Turn every line of the rows below into a numbered list, leaving out the blank lines.

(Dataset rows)
— BEGIN —

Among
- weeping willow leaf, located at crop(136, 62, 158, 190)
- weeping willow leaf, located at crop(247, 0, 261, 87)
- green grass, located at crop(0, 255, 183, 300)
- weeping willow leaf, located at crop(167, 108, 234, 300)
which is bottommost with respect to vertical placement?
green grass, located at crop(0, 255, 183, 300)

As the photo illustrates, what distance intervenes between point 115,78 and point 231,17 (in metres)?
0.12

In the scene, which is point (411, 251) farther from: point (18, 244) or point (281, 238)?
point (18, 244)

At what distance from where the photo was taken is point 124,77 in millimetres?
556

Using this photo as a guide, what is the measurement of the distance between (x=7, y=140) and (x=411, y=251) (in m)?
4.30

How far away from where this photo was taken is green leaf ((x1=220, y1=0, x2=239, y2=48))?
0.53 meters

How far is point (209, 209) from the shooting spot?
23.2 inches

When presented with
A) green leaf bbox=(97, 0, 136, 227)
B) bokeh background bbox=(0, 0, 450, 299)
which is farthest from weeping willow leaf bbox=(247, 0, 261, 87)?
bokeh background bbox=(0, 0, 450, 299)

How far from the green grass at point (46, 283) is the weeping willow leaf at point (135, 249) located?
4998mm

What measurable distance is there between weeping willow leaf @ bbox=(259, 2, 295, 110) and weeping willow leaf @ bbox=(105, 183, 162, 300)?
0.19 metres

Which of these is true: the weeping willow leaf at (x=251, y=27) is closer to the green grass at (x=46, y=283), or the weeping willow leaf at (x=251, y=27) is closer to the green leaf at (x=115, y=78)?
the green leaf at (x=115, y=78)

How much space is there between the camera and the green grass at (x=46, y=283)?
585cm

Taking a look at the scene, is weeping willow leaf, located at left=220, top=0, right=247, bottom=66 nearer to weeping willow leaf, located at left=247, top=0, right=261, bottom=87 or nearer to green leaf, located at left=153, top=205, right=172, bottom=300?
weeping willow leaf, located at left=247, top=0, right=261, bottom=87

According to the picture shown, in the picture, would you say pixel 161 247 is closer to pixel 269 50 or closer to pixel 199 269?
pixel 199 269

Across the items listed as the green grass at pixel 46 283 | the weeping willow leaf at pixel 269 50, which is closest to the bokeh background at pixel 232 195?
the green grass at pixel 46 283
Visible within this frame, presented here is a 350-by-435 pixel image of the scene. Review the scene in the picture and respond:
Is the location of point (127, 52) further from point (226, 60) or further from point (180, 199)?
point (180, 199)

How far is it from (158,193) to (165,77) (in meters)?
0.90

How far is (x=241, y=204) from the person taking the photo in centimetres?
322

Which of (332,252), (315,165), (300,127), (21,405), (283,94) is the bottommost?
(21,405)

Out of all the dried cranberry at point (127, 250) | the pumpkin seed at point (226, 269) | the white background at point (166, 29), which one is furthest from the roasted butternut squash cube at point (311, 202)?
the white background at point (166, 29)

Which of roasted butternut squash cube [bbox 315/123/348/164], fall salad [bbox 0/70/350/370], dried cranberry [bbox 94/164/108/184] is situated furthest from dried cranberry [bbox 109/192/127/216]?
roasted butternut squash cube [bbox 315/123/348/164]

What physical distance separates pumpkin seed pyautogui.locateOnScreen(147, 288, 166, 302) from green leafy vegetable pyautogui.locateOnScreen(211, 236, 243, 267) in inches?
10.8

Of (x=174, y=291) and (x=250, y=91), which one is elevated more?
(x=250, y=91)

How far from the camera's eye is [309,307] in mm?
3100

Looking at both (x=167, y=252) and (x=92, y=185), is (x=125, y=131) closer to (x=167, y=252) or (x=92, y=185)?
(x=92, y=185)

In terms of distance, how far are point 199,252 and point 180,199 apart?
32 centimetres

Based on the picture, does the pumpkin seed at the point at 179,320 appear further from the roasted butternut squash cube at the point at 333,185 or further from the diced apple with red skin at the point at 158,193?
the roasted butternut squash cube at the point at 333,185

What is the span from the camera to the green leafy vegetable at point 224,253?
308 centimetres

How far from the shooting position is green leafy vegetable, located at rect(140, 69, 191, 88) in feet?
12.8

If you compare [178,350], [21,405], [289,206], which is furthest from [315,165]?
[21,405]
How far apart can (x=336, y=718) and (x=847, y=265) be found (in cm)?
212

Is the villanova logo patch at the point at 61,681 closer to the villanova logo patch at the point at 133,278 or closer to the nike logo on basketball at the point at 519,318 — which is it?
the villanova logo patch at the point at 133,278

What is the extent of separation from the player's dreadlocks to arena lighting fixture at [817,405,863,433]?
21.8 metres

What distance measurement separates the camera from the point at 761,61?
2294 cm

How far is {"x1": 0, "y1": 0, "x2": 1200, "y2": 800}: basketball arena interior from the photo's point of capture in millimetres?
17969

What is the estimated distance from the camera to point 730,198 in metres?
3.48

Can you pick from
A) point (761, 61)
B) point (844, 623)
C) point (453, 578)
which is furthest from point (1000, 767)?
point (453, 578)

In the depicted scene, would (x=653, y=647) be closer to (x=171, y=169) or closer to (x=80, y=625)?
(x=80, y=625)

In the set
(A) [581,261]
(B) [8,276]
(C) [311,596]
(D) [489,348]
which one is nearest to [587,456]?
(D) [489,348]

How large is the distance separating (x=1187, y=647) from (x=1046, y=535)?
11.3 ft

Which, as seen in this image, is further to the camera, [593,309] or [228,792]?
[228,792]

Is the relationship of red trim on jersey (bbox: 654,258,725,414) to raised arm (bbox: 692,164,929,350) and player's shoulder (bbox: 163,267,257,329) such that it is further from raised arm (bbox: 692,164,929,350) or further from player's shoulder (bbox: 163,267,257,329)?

— END —

The reply
1. Among
2. - weeping willow leaf, located at crop(136, 62, 158, 190)
3. - weeping willow leaf, located at crop(247, 0, 261, 87)
4. - green grass, located at crop(0, 255, 183, 300)
5. - weeping willow leaf, located at crop(167, 108, 234, 300)
6. which is bottommost with respect to vertical placement?
7. green grass, located at crop(0, 255, 183, 300)
8. As the photo illustrates, what distance intervenes between point 115,78 and point 231,17 (in metres)?
9. 0.12
10. In the scene, which is point (411, 251) farther from: point (18, 244) or point (281, 238)?
11. point (18, 244)
12. At what distance from where the photo was taken is point 124,77 in millimetres?
13. 556
14. Using this photo as a guide, what is the measurement of the distance between (x=7, y=140) and (x=411, y=251) (in m)?
15. 4.30
16. How far away from where this photo was taken is green leaf ((x1=220, y1=0, x2=239, y2=48))?
17. 0.53 meters
18. How far is point (209, 209) from the shooting spot?
19. 23.2 inches
20. When presented with
21. A) green leaf bbox=(97, 0, 136, 227)
22. B) bokeh background bbox=(0, 0, 450, 299)
23. which is farthest from weeping willow leaf bbox=(247, 0, 261, 87)?
24. bokeh background bbox=(0, 0, 450, 299)
25. How far from the green grass at point (46, 283) is the weeping willow leaf at point (135, 249) located?
26. 4998mm
27. What measurable distance is there between weeping willow leaf @ bbox=(259, 2, 295, 110) and weeping willow leaf @ bbox=(105, 183, 162, 300)?
28. 0.19 metres
29. Which of these is true: the weeping willow leaf at (x=251, y=27) is closer to the green grass at (x=46, y=283), or the weeping willow leaf at (x=251, y=27) is closer to the green leaf at (x=115, y=78)?
30. the green leaf at (x=115, y=78)
31. How much space is there between the camera and the green grass at (x=46, y=283)?
32. 585cm
33. Taking a look at the scene, is weeping willow leaf, located at left=220, top=0, right=247, bottom=66 nearer to weeping willow leaf, located at left=247, top=0, right=261, bottom=87 or nearer to green leaf, located at left=153, top=205, right=172, bottom=300?
34. weeping willow leaf, located at left=247, top=0, right=261, bottom=87
35. According to the picture shown, in the picture, would you say pixel 161 247 is closer to pixel 269 50 or closer to pixel 199 269?
36. pixel 199 269
37. Across the items listed as the green grass at pixel 46 283 | the weeping willow leaf at pixel 269 50, which is closest to the bokeh background at pixel 232 195?
38. the green grass at pixel 46 283
39. Visible within this frame, presented here is a 350-by-435 pixel image of the scene. Review the scene in the picture and respond:
40. Is the location of point (127, 52) further from point (226, 60) or further from point (180, 199)?
41. point (180, 199)
42. How far is it from (158,193) to (165,77) (in meters)?
43. 0.90
44. How far is (x=241, y=204) from the person taking the photo in centimetres?
45. 322
46. Which of (332,252), (315,165), (300,127), (21,405), (283,94) is the bottommost?
47. (21,405)
48. Out of all the dried cranberry at point (127, 250) | the pumpkin seed at point (226, 269) | the white background at point (166, 29), which one is furthest from the roasted butternut squash cube at point (311, 202)?
49. the white background at point (166, 29)
50. Which of roasted butternut squash cube [bbox 315/123/348/164], fall salad [bbox 0/70/350/370], dried cranberry [bbox 94/164/108/184] is situated furthest from dried cranberry [bbox 109/192/127/216]?
51. roasted butternut squash cube [bbox 315/123/348/164]
52. What physical distance separates pumpkin seed pyautogui.locateOnScreen(147, 288, 166, 302) from green leafy vegetable pyautogui.locateOnScreen(211, 236, 243, 267) in inches?
53. 10.8
54. Of (x=174, y=291) and (x=250, y=91), which one is elevated more?
55. (x=250, y=91)
56. How far from the camera's eye is [309,307] in mm?
57. 3100
58. Looking at both (x=167, y=252) and (x=92, y=185), is (x=125, y=131) closer to (x=167, y=252) or (x=92, y=185)?
59. (x=92, y=185)
60. In terms of distance, how far are point 199,252 and point 180,199 apart?
61. 32 centimetres
62. Based on the picture, does the pumpkin seed at the point at 179,320 appear further from the roasted butternut squash cube at the point at 333,185 or further from the diced apple with red skin at the point at 158,193?
63. the roasted butternut squash cube at the point at 333,185
64. What is the span from the camera to the green leafy vegetable at point 224,253?
65. 308 centimetres
66. How far from the shooting position is green leafy vegetable, located at rect(140, 69, 191, 88) in feet?
67. 12.8
68. If you compare [178,350], [21,405], [289,206], which is furthest from [315,165]?
69. [21,405]
70. How far apart can (x=336, y=718) and (x=847, y=265) be found (in cm)?
71. 212
72. Is the villanova logo patch at the point at 61,681 closer to the villanova logo patch at the point at 133,278 or closer to the nike logo on basketball at the point at 519,318 — which is it?
73. the villanova logo patch at the point at 133,278
74. What is the extent of separation from the player's dreadlocks to arena lighting fixture at [817,405,863,433]?
75. 21.8 metres
76. What distance measurement separates the camera from the point at 761,61?
77. 2294 cm
78. How far is {"x1": 0, "y1": 0, "x2": 1200, "y2": 800}: basketball arena interior from the photo's point of capture in millimetres?
79. 17969
80. What is the estimated distance from the camera to point 730,198 in metres?
81. 3.48
82. Can you pick from
83. A) point (761, 61)
84. B) point (844, 623)
85. C) point (453, 578)
86. which is furthest from point (1000, 767)?
87. point (453, 578)
88. In the depicted scene, would (x=653, y=647) be closer to (x=171, y=169) or closer to (x=80, y=625)?
89. (x=80, y=625)
90. In the set
91. (A) [581,261]
92. (B) [8,276]
93. (C) [311,596]
94. (D) [489,348]
95. which one is nearest to [587,456]?
96. (D) [489,348]
97. How large is the distance separating (x=1187, y=647) from (x=1046, y=535)?
98. 11.3 ft
99. Which, as seen in this image, is further to the camera, [593,309] or [228,792]?
100. [228,792]
101. Is the relationship of red trim on jersey (bbox: 654,258,725,414) to raised arm (bbox: 692,164,929,350) and player's shoulder (bbox: 163,267,257,329) such that it is further from raised arm (bbox: 692,164,929,350) or further from player's shoulder (bbox: 163,267,257,329)?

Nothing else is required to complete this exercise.